• Percival Puggina
  • 04/04/2021
  • Compartilhe:

QUANDO ALGUÉM VIRA NINGUÉM

 

Percival Puggina

 

         As entrevistas iam longe e longas até que parei de ouvi-las. Corporativismos me causam fastio. Os falantes convidados eram contra a privatização da empresa estatal de saneamento do Rio Grande do Sul. Atacavam algo que consideravam absurdo: a PEC que pretende revogar a exigência de um plebiscito para venda de empresas estatais.

         No final do desastroso governo de Olívio Dutra, junho de 2002, a constituição estadual foi emendada para aprovar esse disparate. Já desenhada, então, a derrota do projeto petista nas urnas, a proposta garantindo a onerosa sobrevivência dessas empresas acrescentou mais um triste legado àqueles tempos. Agora, finalmente, tramita com possibilidade de aprovação uma PEC que revoga a anterior, abolindo o dispensável plebiscito.

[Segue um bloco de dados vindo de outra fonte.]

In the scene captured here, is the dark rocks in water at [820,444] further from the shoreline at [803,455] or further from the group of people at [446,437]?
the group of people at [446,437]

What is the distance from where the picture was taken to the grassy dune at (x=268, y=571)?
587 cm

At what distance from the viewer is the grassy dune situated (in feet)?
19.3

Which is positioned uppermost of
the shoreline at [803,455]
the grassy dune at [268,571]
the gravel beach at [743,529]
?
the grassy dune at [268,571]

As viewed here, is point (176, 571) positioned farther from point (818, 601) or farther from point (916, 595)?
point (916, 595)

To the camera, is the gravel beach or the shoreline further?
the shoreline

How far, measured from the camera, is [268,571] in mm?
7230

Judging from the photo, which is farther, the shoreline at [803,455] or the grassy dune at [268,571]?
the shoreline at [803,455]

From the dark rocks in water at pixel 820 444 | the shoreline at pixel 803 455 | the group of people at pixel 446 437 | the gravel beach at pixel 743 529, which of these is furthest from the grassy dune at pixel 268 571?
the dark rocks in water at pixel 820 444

         Independentemente das posições pessoais em relação a tais temas, no mínimo dois aspectos dos argumentos usados para impedir a aprovação da nova proposta ferem a razão: 1º) alegar, como alegavam os entrevistados, que uma PEC não pode revogar o direito de toda a sociedade ao plebiscito (embora esse plebiscito tenha sido imposto por outra PEC); 2º) não perceber que, na absurda situação atual, é possível criar uma estatal sem plebiscito, mas é exigido ouvir toda a sociedade para se desfazer dela.

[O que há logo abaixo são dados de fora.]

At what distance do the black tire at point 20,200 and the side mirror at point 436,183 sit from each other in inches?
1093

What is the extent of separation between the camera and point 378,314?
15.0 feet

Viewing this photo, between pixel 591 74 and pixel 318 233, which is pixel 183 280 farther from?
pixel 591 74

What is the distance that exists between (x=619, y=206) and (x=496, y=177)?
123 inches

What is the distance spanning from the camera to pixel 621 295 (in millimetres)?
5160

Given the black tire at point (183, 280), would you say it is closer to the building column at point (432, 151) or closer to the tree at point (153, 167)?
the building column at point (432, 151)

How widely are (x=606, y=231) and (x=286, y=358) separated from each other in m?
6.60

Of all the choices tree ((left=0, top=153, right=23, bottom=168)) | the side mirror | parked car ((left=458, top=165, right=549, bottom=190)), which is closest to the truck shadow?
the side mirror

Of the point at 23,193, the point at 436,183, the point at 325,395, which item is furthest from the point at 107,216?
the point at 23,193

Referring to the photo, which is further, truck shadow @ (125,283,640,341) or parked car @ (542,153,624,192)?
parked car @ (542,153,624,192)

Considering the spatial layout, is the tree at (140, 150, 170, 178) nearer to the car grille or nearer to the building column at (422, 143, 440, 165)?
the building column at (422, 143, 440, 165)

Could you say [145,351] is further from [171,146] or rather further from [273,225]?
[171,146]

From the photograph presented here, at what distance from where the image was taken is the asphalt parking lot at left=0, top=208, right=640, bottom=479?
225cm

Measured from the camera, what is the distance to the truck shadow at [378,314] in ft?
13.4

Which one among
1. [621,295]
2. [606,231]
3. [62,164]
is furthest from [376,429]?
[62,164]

         Temos, aqui, o fenômeno que denomino de patrimonialismo estendido. O patrimonialismo é o Estado sem limites entre o público e o privado (nós sabemos bem o que é isso e como se concentra nos últimos andares do poder). De algumas décadas para cá, notadamente de Vargas para cá, porém, o patrimonialismo se estendeu para amplos segmentos da sociedade através dos aparelhos de governo e de Estado, com a ascensão política do corporativismo. Patrimonialismo, e corporativismo no setor público, são a mesma coisa, pois ambos se nutrem de recursos públicos. São partes e órgãos de um mesmo corpo obeso, com sempre crescente voracidade, presença e extensão.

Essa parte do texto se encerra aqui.